The fact that the solar film is lightweight and flexible means it can be transported more easily than non-pliable solar panels. It can be rolled up, allowing large amounts of the stuff to be shipped in small spaces.

It can also be printed relatively quickly from any properly equipped 3D printer. This, as well as the ease with which it can be transported, means it could potentially have applications in disaster relief situations and be used to provide power to remote communities.

The technology could also, of course, benefit the environment by making it easier and more feasible for people to get their energy from the sun, which does not directly create carbon emissions and utilizes a renewable resource as opposed to a finite and harmful one.

What’s Next?
The technology has already piqued the interest of a commercial partner – CHEP, a global logistics company.

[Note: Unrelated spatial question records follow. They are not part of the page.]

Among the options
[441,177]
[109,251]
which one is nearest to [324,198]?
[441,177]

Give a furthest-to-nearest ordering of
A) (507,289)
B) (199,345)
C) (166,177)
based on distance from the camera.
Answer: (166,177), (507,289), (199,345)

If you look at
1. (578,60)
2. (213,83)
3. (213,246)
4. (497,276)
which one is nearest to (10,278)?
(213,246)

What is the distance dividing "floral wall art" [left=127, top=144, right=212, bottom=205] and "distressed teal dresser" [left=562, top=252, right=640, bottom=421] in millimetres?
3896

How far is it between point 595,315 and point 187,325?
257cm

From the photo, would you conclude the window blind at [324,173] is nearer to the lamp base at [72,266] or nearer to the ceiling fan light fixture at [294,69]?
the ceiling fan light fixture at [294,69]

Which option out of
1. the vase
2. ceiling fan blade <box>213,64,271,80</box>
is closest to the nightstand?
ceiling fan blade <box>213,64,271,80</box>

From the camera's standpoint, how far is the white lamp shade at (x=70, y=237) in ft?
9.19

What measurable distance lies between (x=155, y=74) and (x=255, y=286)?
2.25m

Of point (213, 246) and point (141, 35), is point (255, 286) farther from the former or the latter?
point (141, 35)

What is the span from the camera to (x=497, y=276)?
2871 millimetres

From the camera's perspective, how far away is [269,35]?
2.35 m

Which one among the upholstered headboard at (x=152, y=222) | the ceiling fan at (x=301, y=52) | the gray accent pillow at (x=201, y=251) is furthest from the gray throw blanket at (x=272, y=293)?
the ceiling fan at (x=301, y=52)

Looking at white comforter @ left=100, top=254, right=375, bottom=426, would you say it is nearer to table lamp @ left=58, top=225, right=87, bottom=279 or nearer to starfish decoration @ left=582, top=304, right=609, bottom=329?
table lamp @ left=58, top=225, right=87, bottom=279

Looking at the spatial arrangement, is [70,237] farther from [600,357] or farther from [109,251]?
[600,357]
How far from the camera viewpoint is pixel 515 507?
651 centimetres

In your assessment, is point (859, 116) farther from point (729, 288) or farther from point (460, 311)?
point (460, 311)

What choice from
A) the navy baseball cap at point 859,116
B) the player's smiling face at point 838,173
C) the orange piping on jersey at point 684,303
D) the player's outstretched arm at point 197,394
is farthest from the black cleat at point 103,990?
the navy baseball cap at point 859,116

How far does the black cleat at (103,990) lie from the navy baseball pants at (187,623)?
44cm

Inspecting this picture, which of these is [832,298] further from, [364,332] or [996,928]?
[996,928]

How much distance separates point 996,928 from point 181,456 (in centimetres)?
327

CHEP and UON are planning to install the material at one of its facilities during the next financial year. Professor Dastoor also recently demonstrated his project at Pacprint, a printing convention in Melbourne, Australia.


It’s easy to see why the technology has attracted interest. It’s affordable, easily transportable and efficient as well as futuristic-sounding. It could also possibly revolutionize the energy industry in even more groundbreaking ways.

For large-scale rollouts of 3D-printed solar sheets, you’d need industrial-sized 3D printers. For smaller, residential projects, however, a relatively small personal 3D printer may do. This would take the power out of the hands of large utility companies and give it to the consumer. Solar panels already do this to an extent by allowing residential customers to generate their own power. If people could create and install their own solar panels, it would take this even further.

If people can print their own solar material, they could also customize those products to their own needs. Solar panels could be engineered to be installed in more obscure places than the rooftops of homes and potentially provide power to remote facilities. Provided that solar technology continues to improve or that these isolated facilities wouldn’t need large amounts of power, people may even be able to avoid connecting to the grid entirely.

While these ideas are the result of some speculation, this new 3D-printed solar technology does create the potential for them to actually work. Dastoor’s project takes advantage of technologies from two industries that are likely to grow significantly and change the world in noteworthy ways in the near future. The result of combining solar and 3D printing certainly has the potential to make some substantial changes in our world.